Wilson Loop Duality and OPE for Super Form Factors of Half-BPS Operators

TL;DR

This paper introduces a dual Wilson loop description for super form factors of half-BPS operators in planar N=4 super-Yang-Mills, providing explicit weak coupling calculations and extending the OPE framework to these form factors.

Contribution

It proposes a novel duality between super form factors and Wilson loops, and extends the OPE approach to include higher-charge operators at any coupling.

Findings

Wilson loop matrix elements match known super form factors at one loop

Tree-level interactions localize at cusps, linking to the amplituhedron

Two-loop weak coupling checks confirm the conjectured OPE blocks

Abstract

We propose a dual Wilson loop description for the MHV super form factors of half-BPS operators in planar $\mathcal{N}=4$ super-Yang-Mills theory. In this description, the local operators are represented by on-shell states, made out of zero-momentum particles, that are absorbed by a null periodic super Wilson loop. We present evidence for this duality at weak coupling, by performing an explicit calculation of the Wilson loop matrix elements through one loop. At tree level, the interactions localize at the cusps of the loop, revealing a simple connection between the super form factors and the $m=2$ tree amplituhedron. At loop level, we show that the Wilson loop calculation reproduces the known results for the super form factors. Inspired by this duality, we extend the OPE program developed for the form factors of the Lagrangian to the super form factors of the higher-charge operators.
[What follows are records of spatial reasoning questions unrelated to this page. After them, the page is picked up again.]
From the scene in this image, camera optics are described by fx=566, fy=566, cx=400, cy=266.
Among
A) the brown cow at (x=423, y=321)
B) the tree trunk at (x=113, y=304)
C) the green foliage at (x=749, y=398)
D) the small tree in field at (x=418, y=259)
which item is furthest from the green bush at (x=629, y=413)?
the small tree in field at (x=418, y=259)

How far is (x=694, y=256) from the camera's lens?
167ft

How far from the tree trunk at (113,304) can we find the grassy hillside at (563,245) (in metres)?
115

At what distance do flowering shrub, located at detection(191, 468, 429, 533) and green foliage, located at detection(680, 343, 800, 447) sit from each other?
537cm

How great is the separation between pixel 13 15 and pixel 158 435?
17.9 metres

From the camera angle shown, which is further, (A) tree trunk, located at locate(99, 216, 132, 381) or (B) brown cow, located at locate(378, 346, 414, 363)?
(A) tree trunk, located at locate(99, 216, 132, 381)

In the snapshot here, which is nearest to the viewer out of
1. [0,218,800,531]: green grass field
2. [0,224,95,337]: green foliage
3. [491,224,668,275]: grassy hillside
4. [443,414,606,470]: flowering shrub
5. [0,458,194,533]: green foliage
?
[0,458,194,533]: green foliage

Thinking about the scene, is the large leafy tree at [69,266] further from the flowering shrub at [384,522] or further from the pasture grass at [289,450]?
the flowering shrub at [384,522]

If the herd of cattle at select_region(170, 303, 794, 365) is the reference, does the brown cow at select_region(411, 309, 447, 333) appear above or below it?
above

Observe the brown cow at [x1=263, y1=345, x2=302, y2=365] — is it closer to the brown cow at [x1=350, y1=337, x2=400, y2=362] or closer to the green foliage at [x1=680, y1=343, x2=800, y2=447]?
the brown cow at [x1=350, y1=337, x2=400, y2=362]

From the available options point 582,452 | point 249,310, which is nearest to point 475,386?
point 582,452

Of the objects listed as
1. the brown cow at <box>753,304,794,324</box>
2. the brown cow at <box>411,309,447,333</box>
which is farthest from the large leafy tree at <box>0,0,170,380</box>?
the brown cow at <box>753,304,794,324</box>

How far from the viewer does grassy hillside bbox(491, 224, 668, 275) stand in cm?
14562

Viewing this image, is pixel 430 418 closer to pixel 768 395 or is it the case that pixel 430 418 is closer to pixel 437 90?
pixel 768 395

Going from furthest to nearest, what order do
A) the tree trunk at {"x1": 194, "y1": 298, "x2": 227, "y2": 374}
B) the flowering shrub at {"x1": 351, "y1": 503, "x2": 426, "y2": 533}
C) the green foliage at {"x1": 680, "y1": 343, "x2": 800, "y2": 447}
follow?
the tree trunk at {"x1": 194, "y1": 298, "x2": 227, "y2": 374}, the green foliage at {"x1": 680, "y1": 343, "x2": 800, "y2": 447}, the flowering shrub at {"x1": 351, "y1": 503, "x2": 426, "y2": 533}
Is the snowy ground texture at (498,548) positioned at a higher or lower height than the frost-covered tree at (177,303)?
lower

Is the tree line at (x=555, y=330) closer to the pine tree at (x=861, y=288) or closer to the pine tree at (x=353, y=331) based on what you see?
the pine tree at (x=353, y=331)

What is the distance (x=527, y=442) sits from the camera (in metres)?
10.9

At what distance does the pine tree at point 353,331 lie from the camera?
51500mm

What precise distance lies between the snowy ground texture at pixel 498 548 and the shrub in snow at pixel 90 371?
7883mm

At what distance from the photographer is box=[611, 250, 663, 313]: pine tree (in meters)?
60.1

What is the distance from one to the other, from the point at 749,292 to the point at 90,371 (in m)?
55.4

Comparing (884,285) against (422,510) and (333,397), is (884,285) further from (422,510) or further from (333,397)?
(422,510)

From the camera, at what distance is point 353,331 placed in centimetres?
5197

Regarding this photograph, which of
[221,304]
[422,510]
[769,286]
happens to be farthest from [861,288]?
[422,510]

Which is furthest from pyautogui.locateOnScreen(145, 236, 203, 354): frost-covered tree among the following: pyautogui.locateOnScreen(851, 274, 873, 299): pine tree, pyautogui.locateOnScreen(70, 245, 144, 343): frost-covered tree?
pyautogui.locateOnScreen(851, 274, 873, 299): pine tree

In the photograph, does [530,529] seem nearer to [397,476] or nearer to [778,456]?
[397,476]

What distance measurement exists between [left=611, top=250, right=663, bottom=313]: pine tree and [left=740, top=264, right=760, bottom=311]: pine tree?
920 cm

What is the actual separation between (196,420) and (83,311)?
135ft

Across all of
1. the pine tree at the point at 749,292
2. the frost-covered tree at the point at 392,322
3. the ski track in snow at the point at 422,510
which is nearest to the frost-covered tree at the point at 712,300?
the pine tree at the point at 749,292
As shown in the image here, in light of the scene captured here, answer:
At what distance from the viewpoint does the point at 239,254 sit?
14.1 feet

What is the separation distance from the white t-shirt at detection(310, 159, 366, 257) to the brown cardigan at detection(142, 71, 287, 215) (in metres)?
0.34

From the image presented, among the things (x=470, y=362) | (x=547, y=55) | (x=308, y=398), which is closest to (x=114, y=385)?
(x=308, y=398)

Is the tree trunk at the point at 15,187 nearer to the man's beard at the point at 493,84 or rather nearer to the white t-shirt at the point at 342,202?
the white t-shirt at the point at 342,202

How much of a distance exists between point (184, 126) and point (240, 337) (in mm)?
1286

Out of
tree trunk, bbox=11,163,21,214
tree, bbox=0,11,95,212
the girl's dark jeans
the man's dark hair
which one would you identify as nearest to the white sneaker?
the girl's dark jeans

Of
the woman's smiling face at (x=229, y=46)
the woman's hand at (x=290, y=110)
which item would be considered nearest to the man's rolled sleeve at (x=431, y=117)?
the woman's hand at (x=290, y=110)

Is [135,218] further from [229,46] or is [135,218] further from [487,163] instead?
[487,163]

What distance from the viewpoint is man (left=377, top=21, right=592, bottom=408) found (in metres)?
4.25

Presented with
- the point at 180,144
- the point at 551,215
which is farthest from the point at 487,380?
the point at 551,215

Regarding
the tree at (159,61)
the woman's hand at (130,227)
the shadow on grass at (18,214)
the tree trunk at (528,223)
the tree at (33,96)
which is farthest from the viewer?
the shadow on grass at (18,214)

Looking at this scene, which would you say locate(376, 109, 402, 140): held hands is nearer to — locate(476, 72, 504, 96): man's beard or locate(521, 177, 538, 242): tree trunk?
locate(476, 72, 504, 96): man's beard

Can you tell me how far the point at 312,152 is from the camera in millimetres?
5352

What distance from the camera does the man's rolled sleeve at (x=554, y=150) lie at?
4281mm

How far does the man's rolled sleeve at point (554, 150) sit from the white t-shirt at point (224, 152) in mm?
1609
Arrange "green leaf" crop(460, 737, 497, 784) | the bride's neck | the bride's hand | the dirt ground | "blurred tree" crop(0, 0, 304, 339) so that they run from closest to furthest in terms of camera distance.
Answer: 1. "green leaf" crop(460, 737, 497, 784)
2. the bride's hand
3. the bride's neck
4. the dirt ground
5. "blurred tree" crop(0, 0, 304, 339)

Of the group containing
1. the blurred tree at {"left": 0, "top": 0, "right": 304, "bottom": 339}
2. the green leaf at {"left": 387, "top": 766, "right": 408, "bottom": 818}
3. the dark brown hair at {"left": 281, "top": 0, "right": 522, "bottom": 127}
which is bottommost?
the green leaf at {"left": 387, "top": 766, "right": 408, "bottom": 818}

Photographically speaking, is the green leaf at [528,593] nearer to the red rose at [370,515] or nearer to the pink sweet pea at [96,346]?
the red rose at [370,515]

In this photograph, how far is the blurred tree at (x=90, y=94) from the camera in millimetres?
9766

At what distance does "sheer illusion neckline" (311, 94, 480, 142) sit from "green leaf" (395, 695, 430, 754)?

We introduce non-perturbative axioms and conjectures for the main building blocks that govern the exchange of the lightest flux-tube excitations. These blocks appear as simple refinements of the form factor transitions introduced in earlier OPE studies. They are expressed at any value of the 't Hooft coupling in terms of the tilted Beisert-Eden-Staudacher kernel. We carry out checks of our conjectures up to two loops at weak coupling for three- and four-point form factors of half-BPS operators of various lengths, finding perfect agreement with perturbative data.